Friday, 5 April 2013

The Smart Schoolchildren of India

Whenever you are out and about in Mumbai - or anywhere else in India for that matter - you will see children sporting a wonderful array of school uniforms on their way to class. Unlike the boring navy blue, grey and black attire of the schoolchildren in my home country, Indian uniforms come in a rainbow of colours and a variety of designs.  Surprisingly, most of the uniforms are Western style with pleated skirts, pinafores or neatly pressed trousers, short sleeved shirts, and the odd pullover.  The styles are so old fashioned, so British mid-century, that they remind me of my own boarding school days! 

The dress requirements of all religions are catered for - I have seen complete cover-up Muslim uniforms with headscarves and I have seen traditional Indian salwar kameez with dupatta draped around the neck.  The dupattas come pre-folded and pinned to ensure they don't fall off whilst playing.  Children who attend Catholic schools sport the widest variety of dress materials and I love the fact some of them are tartan, gingham or checked!

Just some of the photos I have of children on school trips! Most of these shots were taken on my travels.

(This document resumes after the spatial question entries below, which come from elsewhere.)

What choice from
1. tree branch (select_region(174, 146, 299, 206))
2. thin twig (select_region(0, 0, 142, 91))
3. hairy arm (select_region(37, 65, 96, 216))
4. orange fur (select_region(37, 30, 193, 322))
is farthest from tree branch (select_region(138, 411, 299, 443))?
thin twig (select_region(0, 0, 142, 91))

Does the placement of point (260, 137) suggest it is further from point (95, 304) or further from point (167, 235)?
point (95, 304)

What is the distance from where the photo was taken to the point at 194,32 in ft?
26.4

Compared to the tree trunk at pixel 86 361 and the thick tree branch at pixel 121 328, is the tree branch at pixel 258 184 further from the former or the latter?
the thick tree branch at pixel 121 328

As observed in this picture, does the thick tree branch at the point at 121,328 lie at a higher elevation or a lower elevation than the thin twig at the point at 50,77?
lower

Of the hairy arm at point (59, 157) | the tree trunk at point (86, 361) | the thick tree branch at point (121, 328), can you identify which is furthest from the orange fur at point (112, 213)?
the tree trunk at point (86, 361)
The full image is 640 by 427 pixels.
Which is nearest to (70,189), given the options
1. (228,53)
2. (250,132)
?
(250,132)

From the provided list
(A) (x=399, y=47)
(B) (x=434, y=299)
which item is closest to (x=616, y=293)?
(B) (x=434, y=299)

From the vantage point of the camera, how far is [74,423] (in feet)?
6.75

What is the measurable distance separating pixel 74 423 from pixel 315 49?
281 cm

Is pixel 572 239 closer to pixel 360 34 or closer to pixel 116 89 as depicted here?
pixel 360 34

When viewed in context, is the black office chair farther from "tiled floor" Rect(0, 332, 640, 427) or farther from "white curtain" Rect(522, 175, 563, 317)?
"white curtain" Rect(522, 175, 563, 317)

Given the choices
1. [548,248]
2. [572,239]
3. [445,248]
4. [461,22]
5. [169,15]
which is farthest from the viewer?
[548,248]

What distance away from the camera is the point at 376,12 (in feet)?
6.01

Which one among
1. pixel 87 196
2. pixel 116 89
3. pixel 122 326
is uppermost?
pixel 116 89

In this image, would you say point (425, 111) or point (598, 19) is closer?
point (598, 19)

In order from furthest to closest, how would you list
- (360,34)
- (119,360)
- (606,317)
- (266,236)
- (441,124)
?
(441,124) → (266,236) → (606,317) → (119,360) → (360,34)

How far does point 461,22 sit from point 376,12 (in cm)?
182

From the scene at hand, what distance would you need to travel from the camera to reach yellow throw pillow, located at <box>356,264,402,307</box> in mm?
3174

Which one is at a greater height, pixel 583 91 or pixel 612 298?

The children themselves can put our own to shame.  It doesn't matter where they come from - be it a slum or Mumbai's burgeoning upper classes - each and every child is immaculately turned out with clean and neatly pressed uniforms, pigtails for the girls and combed side partings for the boys. I am used to experiencing British children on the top deck of the bus, shouting, screaming, playing their music loudly and generally abusing the other passengers.  OK, so you will see Indian schoolchildren also shouting wildly (especially when you come near with a camera!) but there is no verbal abuse...just respect, fun and laughter. My heart always warms to them.

Girls waiting to get into a Tea Museum in Munnar, Kerala.
Very fancy waistcoat/skirt combos and not a flip-flop in sight!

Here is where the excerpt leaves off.